Benefits for Consumers

  • Interaction with Brand: A smart package makes the experience of consuming a product memorable and helps consumers connect with the brand, thereby achieving consumer delight. Also, by helping consumers engage with the brand, they provide visibility to it. Today, customers want more than a product—they want a personalized, unique experience.

    Candy maker PEZ has integrated augmented reality (AR) codes in candy wrappers. Using these codes, consumers can unlock mobile games that correspond with an accompanying PEZ Play app.
    Another example is a series of special-edition collectible cans by PepsiCo’s Global Design Team and the creators of the movie Black Panther. The magnetic cartons are embedded with fully printed HiLight Smart LEDs that light up when activated to reveal scripts from the movie.

  • Traceability With the help of connected packages, customers can trace the journey of a product from farm to fork. Access to crucial information such as this is key in building loyalty and trust among customers.

    McDonald Australia’s AR app TrackMyMacca’s uses image recognition software, which links its products to GPS and a database. By scanning the package, customers can obtain information on where the ingredients of the product originated.

    Camperdown Dairy’s infant formula tins come with labels with QR codes that can be read by smartphones. Using the codes, consumers are able to trace the product across stages of the supply chain. This is very reassuring to the consumers, who are the parents of infants.

  • Dissemination of Information: Connected packaging does away with the need to give extensive information on the labels of products. With IoT-enabled packages, users can scan and access relevant information and other content as and when required.

    Indola, a company selling hairstyling products, developed NFC-enabled packaging for some of its products. The technology connects consumers to webpages offering product information and how-to videos from celebrity ambassadors, among others.

  • Authenticity of Premium Product: Brands that charge a premium need to ensure that the authenticity of their products is guaranteed and customers are protected from counterfeits.

    Hopsy, a local craft beer marketplace and beer delivery service in the US, integrated NFC technology in the labels of its craft beers. These labels can be read by tapping a smartphone on them and are capable of detecting if a product is factory-sealed or has been opened.
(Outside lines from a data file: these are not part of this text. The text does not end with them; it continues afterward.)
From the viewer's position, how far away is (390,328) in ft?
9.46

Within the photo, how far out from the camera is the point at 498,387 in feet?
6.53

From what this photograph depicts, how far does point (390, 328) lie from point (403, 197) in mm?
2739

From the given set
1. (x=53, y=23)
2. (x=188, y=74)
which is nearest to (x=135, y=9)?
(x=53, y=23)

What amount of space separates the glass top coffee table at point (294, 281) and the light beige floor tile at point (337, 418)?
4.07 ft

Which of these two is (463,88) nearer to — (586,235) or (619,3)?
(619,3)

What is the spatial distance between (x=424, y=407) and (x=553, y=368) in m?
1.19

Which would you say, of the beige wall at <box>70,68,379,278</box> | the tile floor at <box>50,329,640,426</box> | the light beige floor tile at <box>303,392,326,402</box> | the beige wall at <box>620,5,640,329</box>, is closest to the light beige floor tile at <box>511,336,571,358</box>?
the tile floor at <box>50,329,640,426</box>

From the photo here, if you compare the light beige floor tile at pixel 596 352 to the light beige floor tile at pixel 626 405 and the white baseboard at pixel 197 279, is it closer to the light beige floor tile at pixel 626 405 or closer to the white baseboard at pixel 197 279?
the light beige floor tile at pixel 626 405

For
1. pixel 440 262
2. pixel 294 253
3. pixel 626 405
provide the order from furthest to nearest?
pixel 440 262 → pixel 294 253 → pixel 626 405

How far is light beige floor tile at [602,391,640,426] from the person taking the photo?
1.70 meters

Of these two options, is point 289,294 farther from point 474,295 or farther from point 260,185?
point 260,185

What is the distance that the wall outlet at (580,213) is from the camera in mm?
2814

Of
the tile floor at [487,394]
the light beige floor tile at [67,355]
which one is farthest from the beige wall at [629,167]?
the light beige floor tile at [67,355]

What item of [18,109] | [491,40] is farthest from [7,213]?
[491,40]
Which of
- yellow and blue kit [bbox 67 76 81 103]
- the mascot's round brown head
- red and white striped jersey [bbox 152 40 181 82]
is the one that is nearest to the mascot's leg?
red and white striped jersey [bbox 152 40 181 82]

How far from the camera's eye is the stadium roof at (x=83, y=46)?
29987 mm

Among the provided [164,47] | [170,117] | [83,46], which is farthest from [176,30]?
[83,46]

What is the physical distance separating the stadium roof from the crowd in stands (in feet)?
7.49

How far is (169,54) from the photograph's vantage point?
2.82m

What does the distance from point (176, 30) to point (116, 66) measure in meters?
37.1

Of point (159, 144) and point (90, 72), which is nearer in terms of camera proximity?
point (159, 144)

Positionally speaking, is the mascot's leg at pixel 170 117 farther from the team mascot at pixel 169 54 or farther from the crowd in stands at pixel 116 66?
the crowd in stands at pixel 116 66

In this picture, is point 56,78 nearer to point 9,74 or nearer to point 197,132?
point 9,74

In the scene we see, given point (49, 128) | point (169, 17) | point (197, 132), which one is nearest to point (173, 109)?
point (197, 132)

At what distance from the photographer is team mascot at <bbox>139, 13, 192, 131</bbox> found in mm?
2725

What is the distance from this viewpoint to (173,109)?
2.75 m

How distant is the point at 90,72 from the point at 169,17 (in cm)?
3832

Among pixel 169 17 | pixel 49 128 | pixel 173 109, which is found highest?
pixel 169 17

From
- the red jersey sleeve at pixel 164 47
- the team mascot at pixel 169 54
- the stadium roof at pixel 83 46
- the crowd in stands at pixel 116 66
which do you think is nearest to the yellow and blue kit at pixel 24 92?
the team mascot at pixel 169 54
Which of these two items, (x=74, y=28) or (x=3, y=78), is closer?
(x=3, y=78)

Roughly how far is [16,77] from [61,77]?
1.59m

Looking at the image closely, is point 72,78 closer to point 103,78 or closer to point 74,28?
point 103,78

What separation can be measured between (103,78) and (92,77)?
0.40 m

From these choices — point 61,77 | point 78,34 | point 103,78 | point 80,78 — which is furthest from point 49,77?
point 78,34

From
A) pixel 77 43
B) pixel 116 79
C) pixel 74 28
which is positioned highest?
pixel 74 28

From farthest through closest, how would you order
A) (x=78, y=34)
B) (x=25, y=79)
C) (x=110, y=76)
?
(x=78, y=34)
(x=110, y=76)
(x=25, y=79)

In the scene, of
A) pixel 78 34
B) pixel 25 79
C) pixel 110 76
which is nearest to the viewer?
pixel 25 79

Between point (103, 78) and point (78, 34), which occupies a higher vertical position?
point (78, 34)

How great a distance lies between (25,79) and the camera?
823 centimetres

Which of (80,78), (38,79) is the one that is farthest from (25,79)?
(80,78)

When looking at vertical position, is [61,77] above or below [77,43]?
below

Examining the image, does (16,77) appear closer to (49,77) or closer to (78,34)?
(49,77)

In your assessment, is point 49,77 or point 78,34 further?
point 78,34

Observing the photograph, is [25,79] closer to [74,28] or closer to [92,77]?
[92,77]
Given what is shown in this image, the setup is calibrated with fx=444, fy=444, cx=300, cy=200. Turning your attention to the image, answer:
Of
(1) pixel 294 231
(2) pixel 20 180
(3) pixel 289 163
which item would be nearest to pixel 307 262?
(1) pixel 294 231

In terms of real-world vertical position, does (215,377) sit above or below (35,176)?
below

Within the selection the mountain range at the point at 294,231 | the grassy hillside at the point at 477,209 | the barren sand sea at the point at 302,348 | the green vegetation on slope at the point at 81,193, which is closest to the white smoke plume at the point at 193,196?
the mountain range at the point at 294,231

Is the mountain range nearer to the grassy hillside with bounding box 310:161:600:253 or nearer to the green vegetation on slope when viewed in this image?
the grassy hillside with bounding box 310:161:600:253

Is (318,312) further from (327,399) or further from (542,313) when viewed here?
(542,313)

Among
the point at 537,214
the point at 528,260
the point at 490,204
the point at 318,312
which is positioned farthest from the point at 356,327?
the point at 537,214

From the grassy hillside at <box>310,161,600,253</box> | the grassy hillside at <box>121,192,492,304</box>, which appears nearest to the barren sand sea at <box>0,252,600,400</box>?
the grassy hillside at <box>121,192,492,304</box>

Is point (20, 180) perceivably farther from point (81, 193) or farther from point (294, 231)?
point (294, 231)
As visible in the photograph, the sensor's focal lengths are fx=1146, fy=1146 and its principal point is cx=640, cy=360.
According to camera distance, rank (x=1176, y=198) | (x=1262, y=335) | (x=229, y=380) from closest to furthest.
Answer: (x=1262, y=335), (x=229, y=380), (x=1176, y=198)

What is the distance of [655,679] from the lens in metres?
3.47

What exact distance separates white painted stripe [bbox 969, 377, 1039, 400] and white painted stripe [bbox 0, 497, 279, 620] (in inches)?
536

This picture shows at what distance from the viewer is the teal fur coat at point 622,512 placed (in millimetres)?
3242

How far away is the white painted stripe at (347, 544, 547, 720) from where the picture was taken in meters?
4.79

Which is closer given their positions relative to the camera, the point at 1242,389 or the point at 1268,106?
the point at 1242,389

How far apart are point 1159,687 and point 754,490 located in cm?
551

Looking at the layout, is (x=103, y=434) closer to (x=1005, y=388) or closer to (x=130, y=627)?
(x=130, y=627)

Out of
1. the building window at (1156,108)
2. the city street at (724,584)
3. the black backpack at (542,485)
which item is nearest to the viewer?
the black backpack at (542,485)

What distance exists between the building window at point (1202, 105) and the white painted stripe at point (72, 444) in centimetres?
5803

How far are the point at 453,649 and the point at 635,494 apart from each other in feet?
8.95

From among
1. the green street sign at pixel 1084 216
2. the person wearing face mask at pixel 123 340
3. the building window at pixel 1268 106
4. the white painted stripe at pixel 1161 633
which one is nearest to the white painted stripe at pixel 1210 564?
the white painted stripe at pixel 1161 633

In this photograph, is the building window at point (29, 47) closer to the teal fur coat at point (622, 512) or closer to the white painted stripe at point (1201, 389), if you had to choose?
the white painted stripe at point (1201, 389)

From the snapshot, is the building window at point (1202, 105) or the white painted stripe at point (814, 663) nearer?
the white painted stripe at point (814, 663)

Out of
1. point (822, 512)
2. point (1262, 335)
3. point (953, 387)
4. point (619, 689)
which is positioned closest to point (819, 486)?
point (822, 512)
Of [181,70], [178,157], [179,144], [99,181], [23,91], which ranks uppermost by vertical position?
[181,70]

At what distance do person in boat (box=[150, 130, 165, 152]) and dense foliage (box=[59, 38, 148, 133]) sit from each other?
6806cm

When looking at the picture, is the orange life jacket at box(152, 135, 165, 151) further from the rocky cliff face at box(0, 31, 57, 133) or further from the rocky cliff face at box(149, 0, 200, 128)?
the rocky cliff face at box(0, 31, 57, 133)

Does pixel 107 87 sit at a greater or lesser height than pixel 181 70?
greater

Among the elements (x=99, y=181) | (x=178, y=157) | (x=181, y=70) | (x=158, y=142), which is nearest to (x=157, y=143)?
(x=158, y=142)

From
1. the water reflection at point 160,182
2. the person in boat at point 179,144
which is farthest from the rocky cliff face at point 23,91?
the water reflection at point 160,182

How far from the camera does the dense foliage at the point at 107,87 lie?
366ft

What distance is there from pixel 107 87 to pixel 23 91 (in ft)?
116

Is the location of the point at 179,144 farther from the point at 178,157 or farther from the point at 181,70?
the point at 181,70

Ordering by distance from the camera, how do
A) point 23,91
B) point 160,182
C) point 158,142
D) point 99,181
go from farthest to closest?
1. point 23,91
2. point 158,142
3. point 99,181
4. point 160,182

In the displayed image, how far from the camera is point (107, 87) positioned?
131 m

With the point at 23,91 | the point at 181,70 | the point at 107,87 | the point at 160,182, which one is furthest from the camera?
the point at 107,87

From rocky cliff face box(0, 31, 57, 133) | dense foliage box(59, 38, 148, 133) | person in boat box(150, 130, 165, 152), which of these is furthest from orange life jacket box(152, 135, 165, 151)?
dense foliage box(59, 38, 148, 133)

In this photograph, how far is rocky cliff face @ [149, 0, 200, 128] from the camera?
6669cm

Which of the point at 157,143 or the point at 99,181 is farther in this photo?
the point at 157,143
The labels also provide other information related to breweries where the beer originated, product videos, etc. All these guarantee authenticity of the product.

Given the numerous use cases of connected packaging across industries and product lines, the big question is, is it here to stay in the long term.

While it has gained a lot of traction at C-suite level in companies and attracted significant investment, the rate at which connected packaging will take over depends on the cost of the technology used in its applications and returns on investment. The more sophisticated technologies such as active RFIDs and geo-location tagging used to make packages intelligent and interactive are expensive, while simple bar codes, NFC tags are relatively affordable. Companies need to first figure out the consumer problems (traceability, authenticity, brand interaction, etc.) connected package solves and not just jump on to the IoT bandwagon. This would help them bring real value to consumers, generate returns, and pave the way further for connected packaging.